Requirement 1
In the passage on Seattle bus funding, write out the stretch from "This fall Seattle" through "into the system." again, substituting "transit riders" for "bus riders".
Requirement 2
Translate this sentence from the passage on Seattle bus funding into Spanish: "In many cases, the routes on Metro’s cut list have the lowest ridership–but may be the only transit at a particular time or to a particular neighborhood."
Requirement 3
Using the passage on Seattle bus funding, say whether each statement agrees with it. Answer yes or no and quote the deciding words. (a) The routes on Metro's cut list have the highest ridership. (b) The press conference announced a proposed head tax and commercial parking tax. (c) The cuts are sold in the language of efficiency.

[[ Document section, beginning ]]

This fall Seattle voters could approve new taxes to pay for bus service — and still lose their bus route. It sounds crazy, but if some activists get their way, Seattle bus riders will still see a shrinking system no matter how much money they pour into the system.
As Seattle debates which revenue source is the most progressive, a parallel debate is unfolding that pits progressive solutions against regressive cuts. Those cuts, justified by the ideology of austerity and sold in the language of efficiency, would scale back bus service even further, leaving only a privileged few with the chance to leave their car at home and ride an affordable, sustainable bus to work or to school.
At the press conference announcing the proposed head tax and commercial parking tax, Nick Licata hinted at this debate–and suggested it be deferrred until after the revenues were approved:
In many cases, the routes on Metro’s cut list have the lowest ridership–but may be the only transit at a particular time or to a particular neighborhood. If Seattle approves more tax, council members may buy service for routes where buses overflow, or stave off Metro’s cuts to less-used routes, or a mix.

[[ Document section, end ]]
[[ Recorded data, beginning ]]

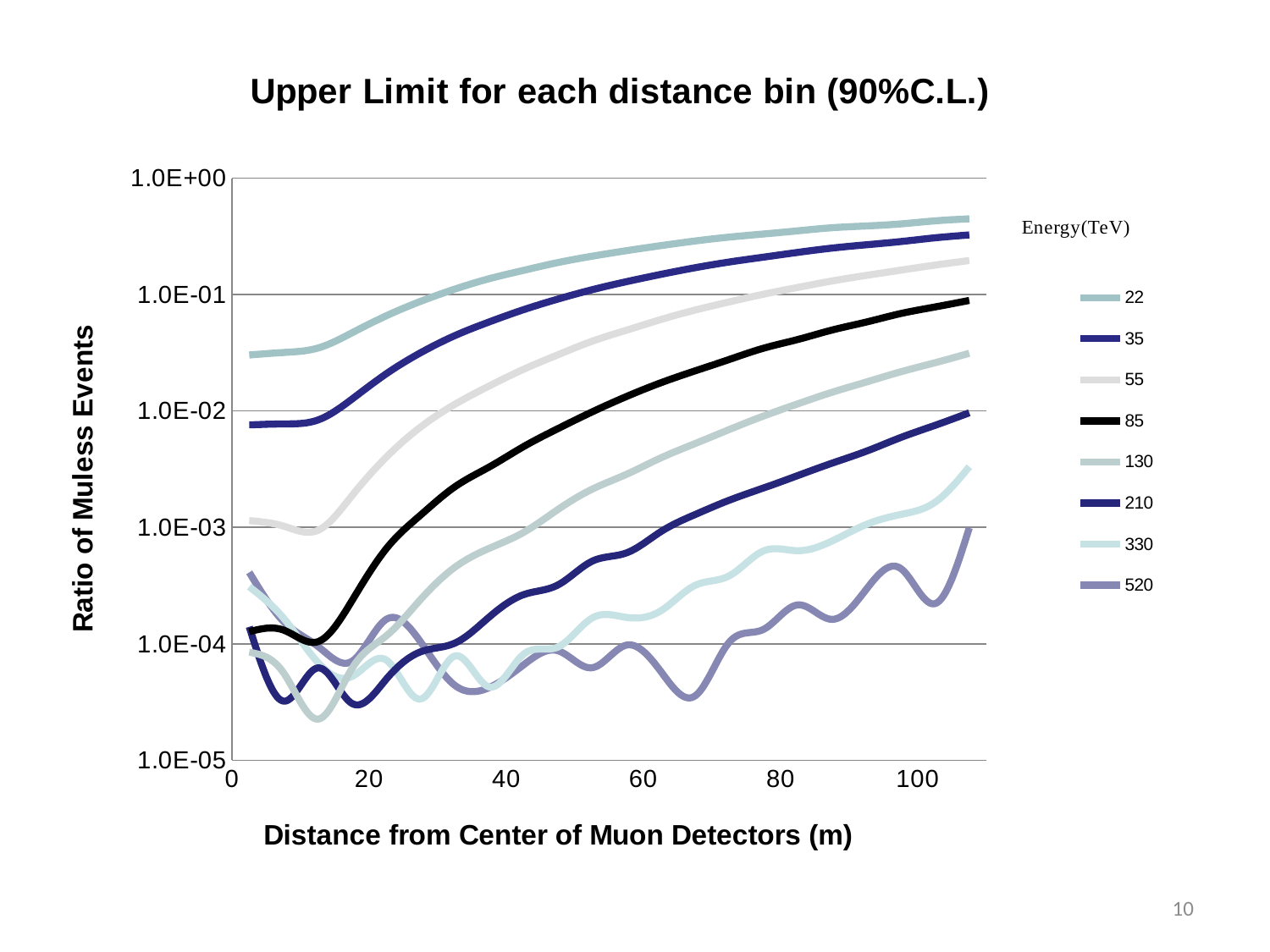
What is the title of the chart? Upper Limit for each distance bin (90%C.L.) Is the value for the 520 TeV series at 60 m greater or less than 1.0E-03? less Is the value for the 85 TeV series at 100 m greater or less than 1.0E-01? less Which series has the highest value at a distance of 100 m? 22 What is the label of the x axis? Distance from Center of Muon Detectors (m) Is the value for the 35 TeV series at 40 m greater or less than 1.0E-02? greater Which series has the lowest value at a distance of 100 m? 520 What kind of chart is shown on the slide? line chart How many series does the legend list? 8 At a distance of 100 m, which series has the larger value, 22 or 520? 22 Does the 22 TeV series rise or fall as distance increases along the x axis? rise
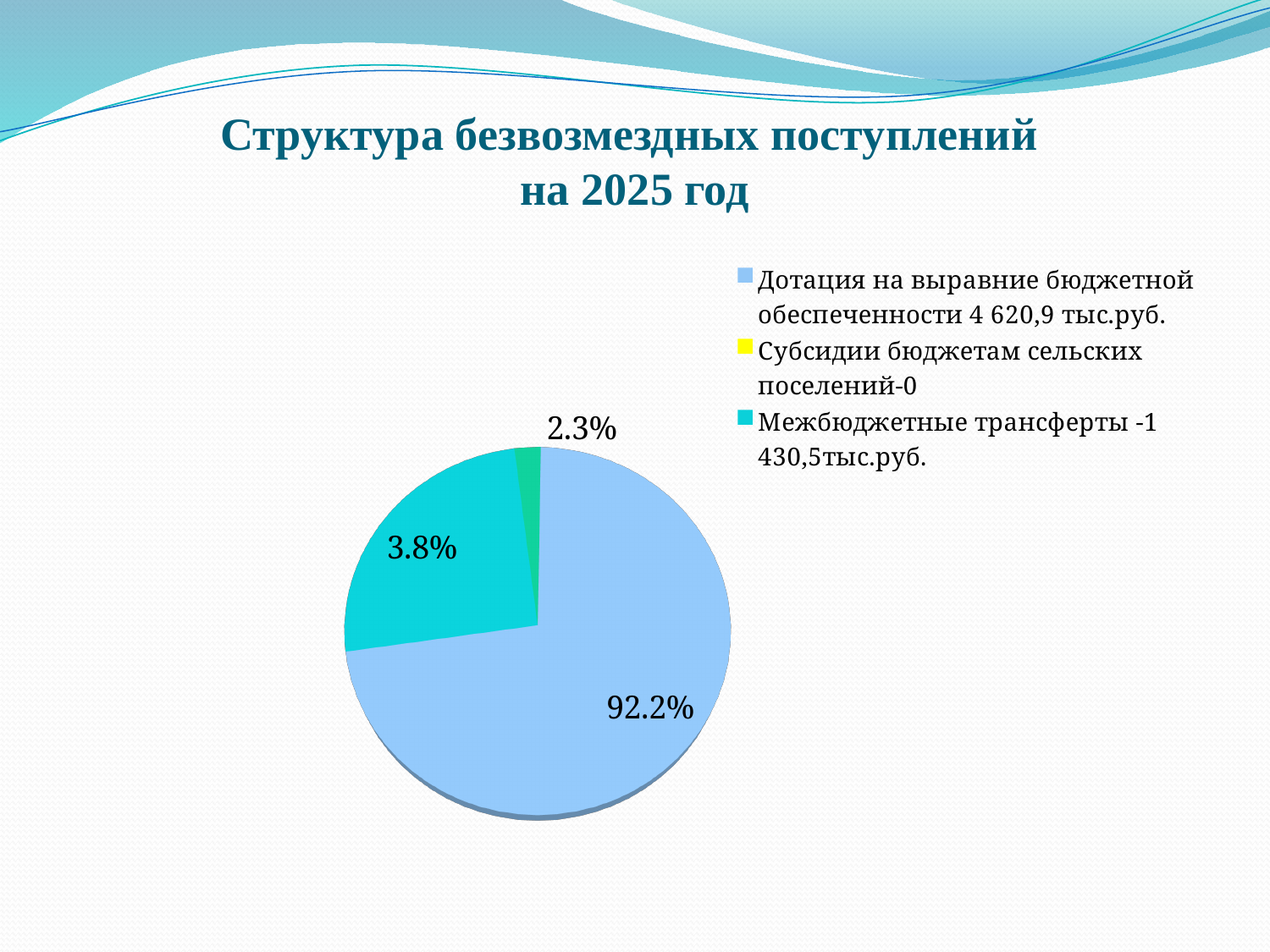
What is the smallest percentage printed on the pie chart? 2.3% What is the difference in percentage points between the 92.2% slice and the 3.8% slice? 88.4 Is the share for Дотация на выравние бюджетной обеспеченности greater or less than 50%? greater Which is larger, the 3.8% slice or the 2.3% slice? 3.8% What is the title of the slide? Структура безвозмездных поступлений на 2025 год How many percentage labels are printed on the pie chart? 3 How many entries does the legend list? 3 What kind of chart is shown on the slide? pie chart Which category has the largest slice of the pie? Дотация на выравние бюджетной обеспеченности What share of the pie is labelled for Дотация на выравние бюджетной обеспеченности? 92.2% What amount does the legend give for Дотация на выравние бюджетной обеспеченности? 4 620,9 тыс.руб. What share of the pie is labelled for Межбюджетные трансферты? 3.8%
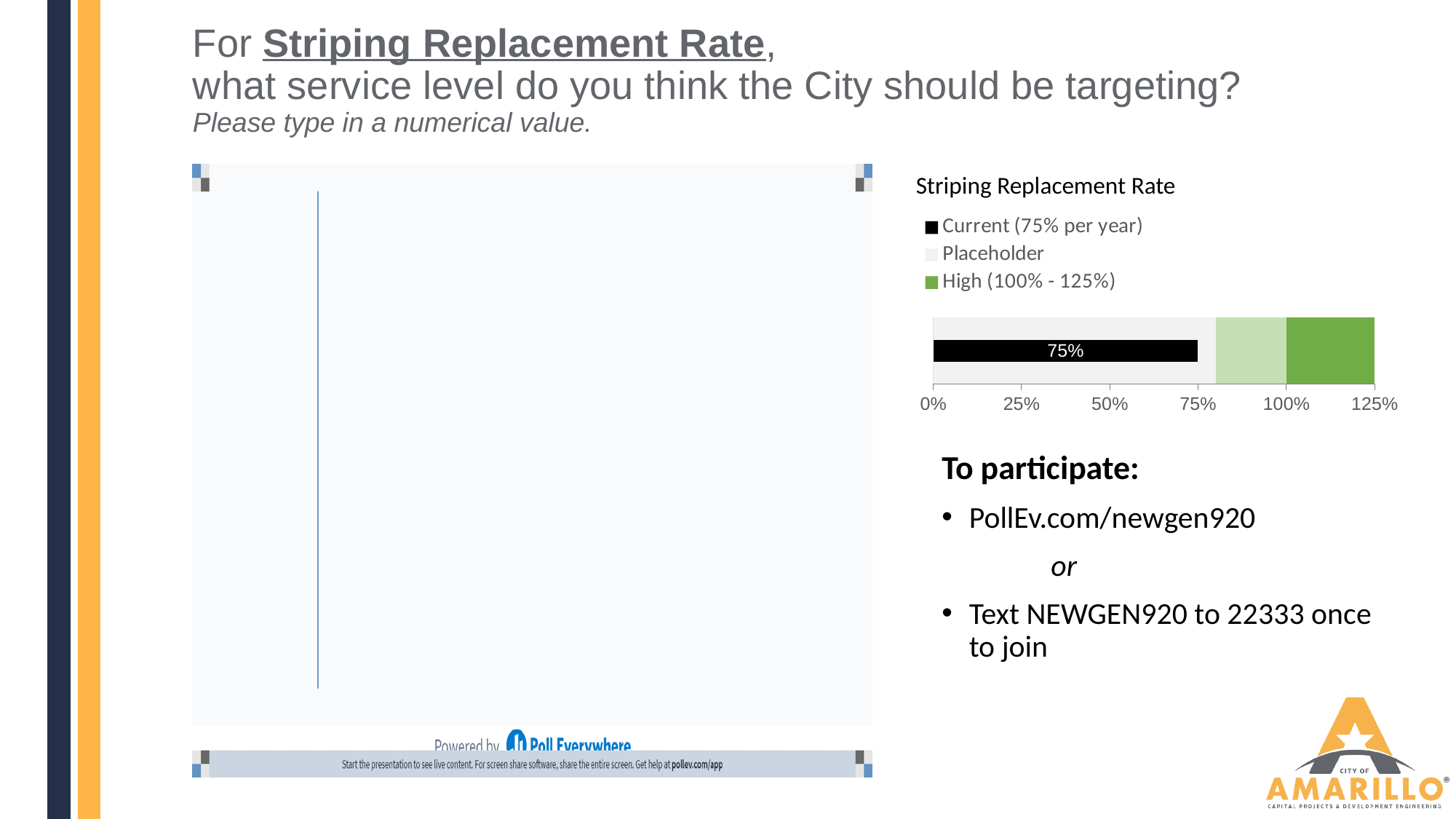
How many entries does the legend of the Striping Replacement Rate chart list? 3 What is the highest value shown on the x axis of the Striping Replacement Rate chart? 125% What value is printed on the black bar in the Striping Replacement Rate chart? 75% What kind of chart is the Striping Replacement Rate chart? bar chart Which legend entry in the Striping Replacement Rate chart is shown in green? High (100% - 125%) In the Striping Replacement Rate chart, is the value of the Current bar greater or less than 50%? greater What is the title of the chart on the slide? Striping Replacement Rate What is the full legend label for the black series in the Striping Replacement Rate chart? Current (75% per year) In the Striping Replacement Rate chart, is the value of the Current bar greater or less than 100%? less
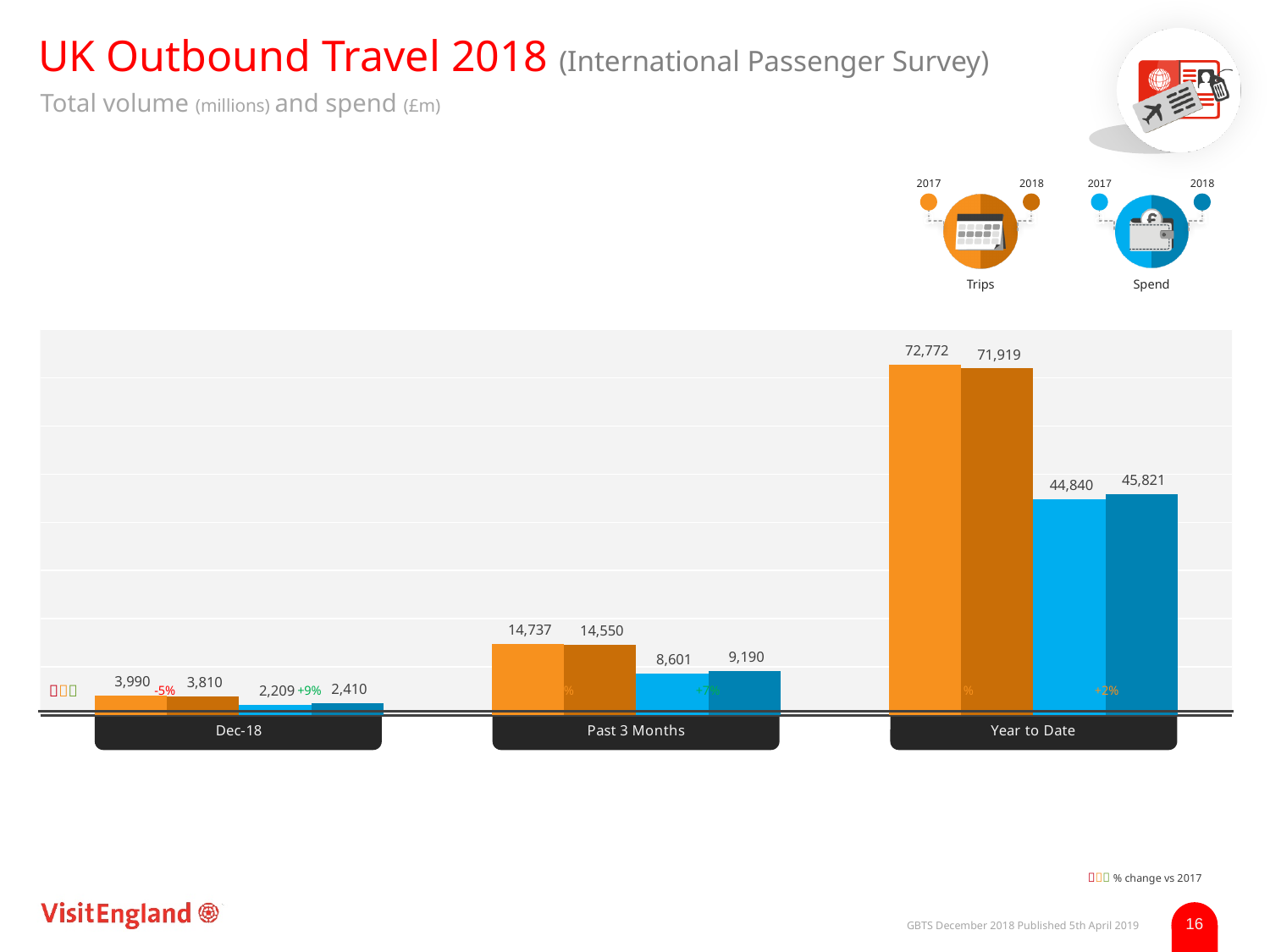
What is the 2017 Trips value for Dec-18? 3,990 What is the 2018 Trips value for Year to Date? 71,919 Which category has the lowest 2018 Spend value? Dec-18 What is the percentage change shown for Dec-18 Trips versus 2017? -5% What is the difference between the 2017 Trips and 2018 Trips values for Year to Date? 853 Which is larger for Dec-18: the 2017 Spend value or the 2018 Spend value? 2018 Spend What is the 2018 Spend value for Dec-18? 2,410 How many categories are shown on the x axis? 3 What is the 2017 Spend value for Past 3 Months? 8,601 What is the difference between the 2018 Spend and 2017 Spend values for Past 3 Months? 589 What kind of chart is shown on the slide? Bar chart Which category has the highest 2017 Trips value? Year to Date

[[ Recorded data, end ]]

Answer area 1
This fall Seattle voters could approve new taxes to pay for bus service — and still lose their bus route. It sounds crazy, but if some activists get their way, Seattle transit riders will still see a shrinking system no matter how much money they pour into the system.

Answer area 2
En muchos casos, las rutas de la lista de recortes de Metro tienen el menor número de pasajeros, pero pueden ser el único transporte público a una hora determinada o hacia un barrio determinado.

Answer area 3
(a) No: "the routes on Metro’s cut list have the lowest ridership"
(b) Yes: "announcing the proposed head tax and commercial parking tax"
(c) Yes: "sold in the language of efficiency"